Happy social groupings burst asunder by the minions of corrupt pagan heathens soaked in the very worst of over-refinement and superstitious blood and death lust. Our hero cannot be taken down by these ultimately lesser forces and makes his way back to the mothers of wife and jungle. And he nails that return to deep roots and sense at the movie's very end by turning away from the shock troops of modernity to head deeper into the forest. A middle way, perhaps, between mystic blood lusts and 'progress', to reference another tradition gaining ground in the 21st century.

I guess my difficulty was the lack of complexity any which way you looked. Horribly, powerfully, simplistic. True, power was gained from the shock value of the 'primitivism' depicted. And Gibson's willingness to depict this with such graphic frankness, as well as great narrative speed and economy, were all of a piece. The movie was brutal and smelt of blood at its best. Peter Bradshaw writing in the Guardian on Jan 5 is right. Gibson's magi in this was none other than Leni Riefenstahl and her chthonic blood dramas: Nuremburg and Sundanese tribesman.

But, it don't take much to see where this undoes itself. I'd like to say it really was an awful beast of a movie, but dumbness no matter how swift and blunt in its execution remains mere dumbness. The movie was fucking dumb, not only its overall arc of sense, which I'll get to in a moment, but also the action on screen. The long chase through the jungle which seemed to contract that great plane of immanence into a single arrowed path, along which all could trot in single file like raging eagle scouts. And jaguar, the big cat, that, Jaguar Paw, the badly wounded man, could escape from, and then spend the next 5 minutes outrunning. Oh ya, you just got to get a good wind behind you and do bit of weaving.

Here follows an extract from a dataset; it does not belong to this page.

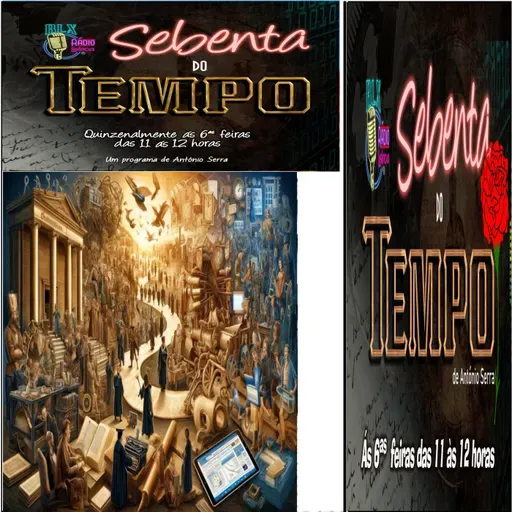 Sebenta do Tempo - 9 Maio - Programa 117 - António Serra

One might argue that Aristotelian verisimilitude is besides the point in what was/is largely a pre-rational appeal to pre-rational verities. And if that's your view then maybe you'll find its blunt simplicity seductive. My own rather hackneyed roll call for seduction asks for greater complexity, richness, and indeterminacy. And then finding a place within these while aiming to improve matters: down with the crap and beauty of where you're at while aiming for somewhere better. This is the nature and texture of 'reality', or at least, thats how I'd roll my moralizing.

Easy to critique, I know, but a really really good movie might have folded blood lust, arcadia, and modernity, one into t'other, into t'other. As indeed they are out in the world we inhabit. And in so doing confront us with the need to embrace and go beyond as a way forward, rather than simply turn our back. When was the last time that worked as a real answer?

Mel Gibson believes in easy answers, tho, and the world view that believes it is possible to turn one's back on the world and 'return to the jungle' is the same one that would have it that, 'all the wars in the world are caused by Jews'. Dumbness. And the movie that came out of that? Just as dumbass. Ayah.

Actually, it's not really bad, if you only expect a sort of typical Mel Gibson adventure type deal. With a bit of exotic travel in time and space thrown in to spice matters up. The faces of the actors were great, and that return to the jungle could also be seen more generously than I have. The lack of any decent story beyond a portentous fable, remains, nonetheless. Bad guys, a tough, good, sensitive guy, and chicks with a Gibson catholic mummy twist.

At least it wasn't Jude Law and Jack Black being loathsomely winsome. Gibson's intense and slightly crazed and you gotta admire that. Well I do at any rate.

And to think that day we set out with our hearts set on the viewing pleasures of Jackass. Ha. Perhaps I'm just soured by dissapointment of a different sort.
 

DJ PIMP

Well-known member
Bless his cotton socks...

Mel Gibson apparently went crazy again last night at Cal State Northridge when a Mayan culture expert accused him of racially stereotyping the Mayans in his movie Apocalypto. He was giving a presentation and afterwards the crowd was allowed to ask questions. An Assistant Professor of Central American Studies asked if Mel had read about Mayan culture before shooting the film and Gibson said he had. Then she pushed even further, saying his representations of Mayan sacrificial ceremonies and bloodlst were racist. Mel responded, "Lady, Fuck off." Then members of the Mayan community protested on how they were portrayed in the film and as they escorted from the room by event organizers Mel screamed at them "Make your own movie!"